Studio album by Serge Lama
- Released: 1974
- Studio: Studio Des Dames
- Genre: Chanson
- Label: Philips Records
- Producer: Andre Chapelle

Serge Lama chronology
| Je suis malade (1973) | Chez moi (1974) | La Vie lilas (1975) |

Singles from Chez moi
- "Chez moi", c/w "La Braconne" Released: 1974;

= Chez moi (album) =

1974 studio album by Serge Lama

Chez moi is a studio album by French singer/songwriter Serge Lama, released in 1974 on Philips Records.

== Background ==
Chez moi was a follow-up to Serge Lama's very successful 1973 album Je suis malade, which sold 110,000 copies in only 15 days.
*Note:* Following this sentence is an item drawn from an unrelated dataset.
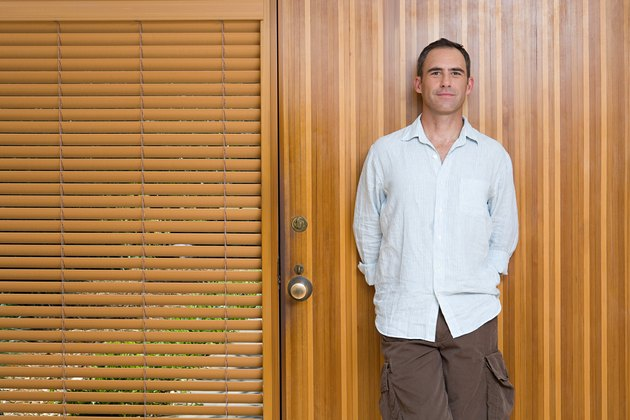 Man leaning on front door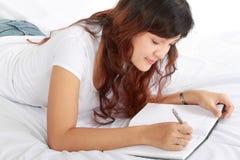 Livro da escrita da menina na cama Imagem de Stock Royalty Free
== Commercial performance ==
The album reached number one in France (according to the data compiled by Centre d'information et de documentation du disque).

== Track listing ==

Side A
| No. | Title | Length |
|---|---|---|
| 1. | "Chez moi" |  |
| 2. | "L'esclave" |  |
| 3. | "Boire un petit coup" |  |
| 4. | "Star" |  |
| 5. | "La braconne" |  |
| 6. | "Mes frères" |  |

Side B
| No. | Title | Length |
|---|---|---|
| 1. | "Le laveur de carreaux" |  |
| 2. | "Ah !" |  |
| 3. | "La salle de bain" |  |
| 4. | "Tous les auf wiedersehen" |  |
| 5. | "Le secrétaire" |  |
| 6. | "Toute blanche" |  |

==Certifications==

| Region | Certification | Certified units/sales |
| France (SNEP) | Platinum | 400,000^{*} |
^{*} Sales figures based on certification alone.